Another interesting historical term for homosexuals was ‘Uranist’ or ‘Uranian,’ after the Greek goddess of love. (Men are from Mars, women from Venus, and gay folk from Uranus!) This goes back to a time when we were pushing to be considered a third sex.

A rose by any other name would smell as sweet

Christopher Marlowe (1564-1593) was a brilliant and neurotic playwright controversial even in his own day. He is called the “father of English tragedy,” and is given much credit for inspiring Shakespeare. He may even have written parts of Shakespeare’s plays.

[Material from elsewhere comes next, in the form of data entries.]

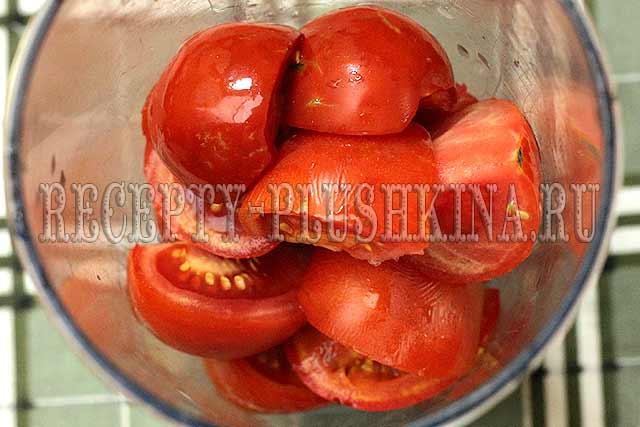 измельчили помидоры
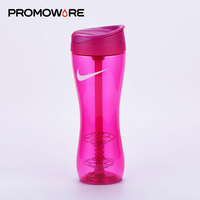 Custom Translucent Bottle 600ml OEM Sports Plastic Bottle With Plastic Lid PB0026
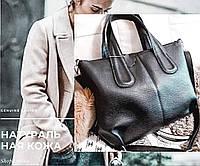 Большая женская сумка в натуральной коже сумка шоппер  большая сумка кожаная новинка df265fв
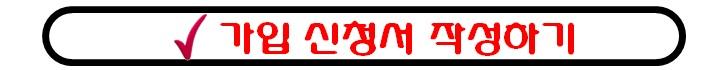 k28_logo_app.jpg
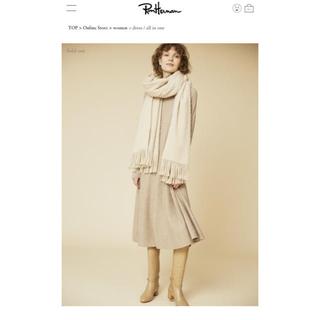 Ron Herman - 新品 Ron Herman  Knit dress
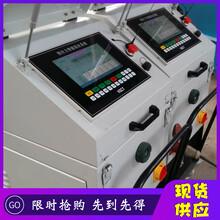 張拉機錨具智能液壓油泵圖片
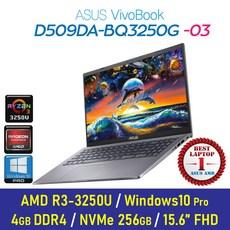 [가성비 노트북]ASUS D509DA-BQ3250G +Windows10 Pro 포함, 4GB, SSD 256GB, Windows10 Pro 포함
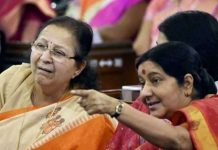these-two-most-power-female-leader-distance-them-self-from-parliament-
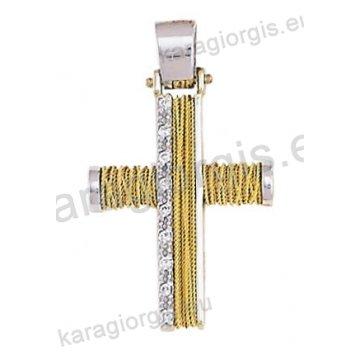 Βαπτιστικός σταυρός Κ14 για κορίτσι δίχρωμος συρμάτινος λευκόχρυσος με χρυσό σύρμα δουλεμένο στο χέρι με άσπρες πέτρες ζιργκόν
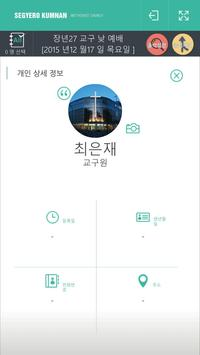 Nep ( 출석체크 - 세계로금란교회 청년부 ) apk screenshot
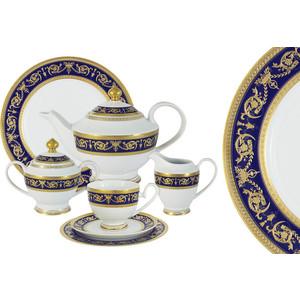 Чайный сервиз 42 предмета на 12 персон Midori Императорский (MI2-K655A-E8/42A-AL)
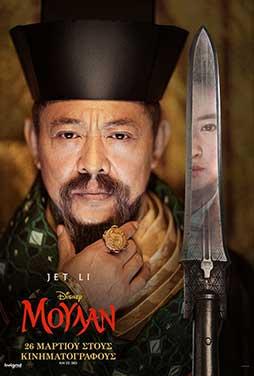 Mulan-2020-56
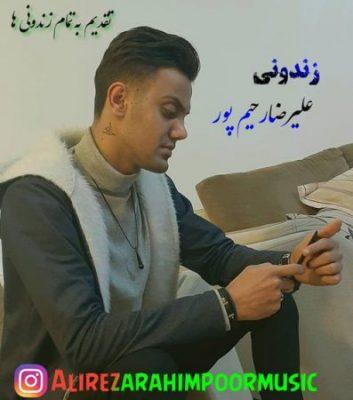 علیرضا رحیم پور زندونی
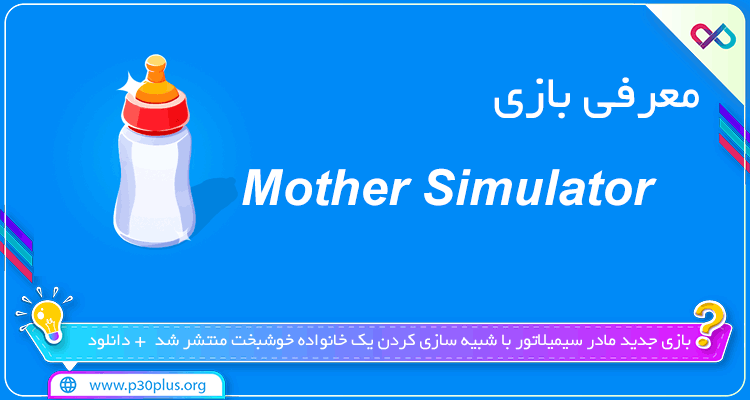 معرفی بازی Mother Simulator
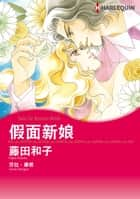 假面新娘 - Harlequin Comics ebook by SARAH  MORGAN, 藤田和子
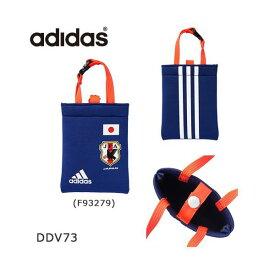 adidas アディダス サッカー日本代表 マルチケース JFA MULTI CASE DDV73(ジャパンブルー/ホワイト)【クリックポスト可】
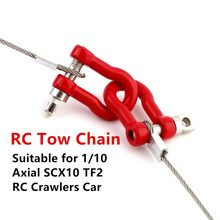 RC Car 1/10 Metal RC Trailer Hook Tow Chain Shackle for Axial SCX10 TF2 Crawler RC Spare Part Kit Accessories fz(China)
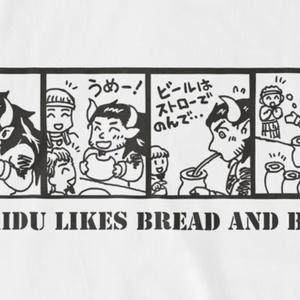 エンキドゥさんはパンとビールが好きTシャツ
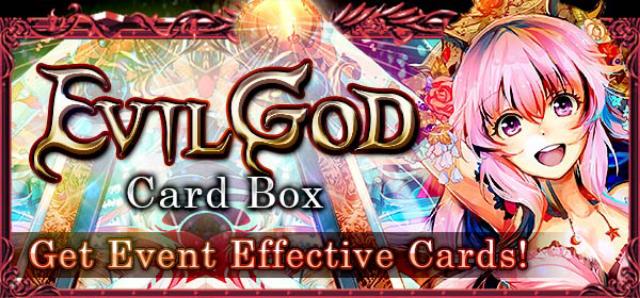 Evil God Banner 2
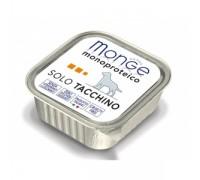 Monge SUPERPREMIUM Solo Tacchino 150 gr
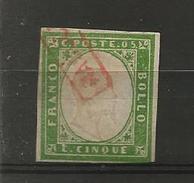 Italie Sardaigne  Nr  7   O - Sardaigne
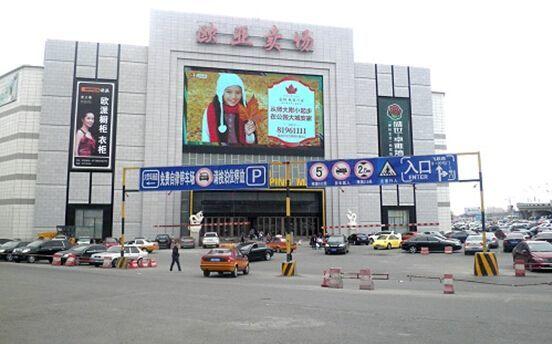 长春六大繁华商圈集锦:欧亚卖场商圈周边房源汇总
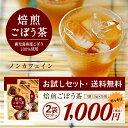 【メール便送料無料・送料込み】 ダイショーのごぼう茶お試しセット 焙煎ごぼう茶22.5g(1.5g×15袋)×2袋セット …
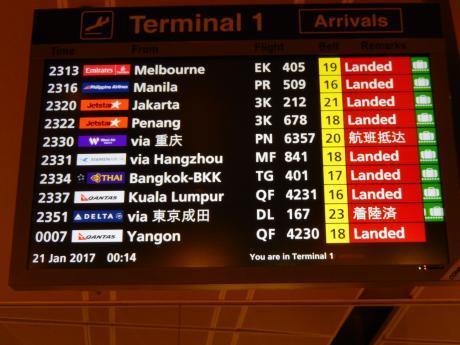 シンガポール2017.1チャンギ空港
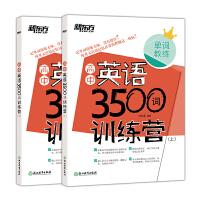 新东方 高中英语3500词训练营(全两册)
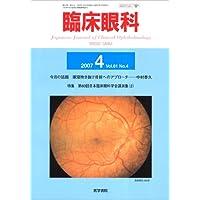 臨床眼科 2007年 04月号 [雑誌]
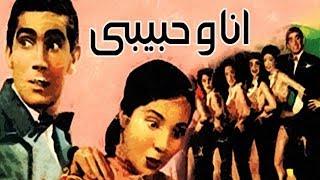 فيلم انا و حبيبى - Ana We Habiby Movie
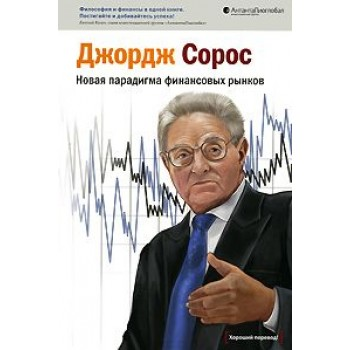 Первая волна мирового финансового кризиса. Промежуточные итоги. Новая парадигма финансовых рынков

How was he controversial? For starters, he rejected organized religion, and was one of the first to publicly claim that St. John and Jesus were “bedfellows.” In his play The Passionate Shepherd, he gave the classical male lovers Corydon and Alexis the lines, “Come live with me and be my love and we will all the pleasures prove…” He opened another play with Jupiter speaking sweet nothings into the ear of the shepherd boy Ganymede. You get the idea.

As the publicity of the period has it, Marlowe was indeed a wild and crazy sodomite. He was stabbed to death at 29 after a quarrel with a friend over who would pick up the check for dinner.

In the words of one critic, “…his was the greatest loss our literature ever suffered.” He had a quick tongue and never feared to speak his mind. He declared once, “all they that love not tobacco and boys were fools.”

O, be some other name!

Boys? The use of the word “boy” for a young man, the beloved of an older man, goes way back. You might imagine that a child is being referred to, but even today a 60-year-old man on “a night out with the boys” is most likely not having pizza with a bunch of 10-year olds!

The term “ganymede” was used from medieval times well into the seventeenth century to mean an object of homosexual desire. The use of the word “beloved” for the younger man in a gay relationship and “lover” for the older man also goes back into history, as Marlowe and others would claim, to Jesus and his “beloved disciple.”

I know not how to tell thee who I am

The position of William Shakespeare (1564-1616) on the pink team has often been questioned. He was married early to a woman eight years older than himself, by whom he had two children. At this point, we picture a happy family in that thatched cottage on the Avon. In reality, he lived in London for the 20 years of his theatrical career, while Anne trimmed the roses back in Stratford.

When he died, he willed Anne his “ second best bed,” and absolutely forbid her and his daughter to be buried anywhere near him. We do not know who got his best bed, but it may have been the man of great charm and beauty he called “the master-mistress of my passion,” and to whom he wrote 126 of the most gorgeous sonnets in the English language.

‘Tis but thy name that is my enemy

The name “queer” has a long history, most of it unpleasant. That saying “We’re here, we’re queer, get used to it!” is funny when Homer Simpson says it, but ‘queer’ shouted by a passing redneck still hurts. And somehow I don’t really want Tom Brokaw to report on our community using this term.

I have always wondered who decided that the best way to counter “oppression” is to accept a derogatory name as our name for ourselves. I feel that this still gives power to the “oppressors” because it’s still their word! (“Mildly insane, odd, obsessed and sexually deviate” are the words used to define “queer” in my dictionary!) What other oppressed group has even tried to take back a cruel epithet? Women? Blacks? Hispanics? And why aren’t we reclaiming “faggot” while we are at it?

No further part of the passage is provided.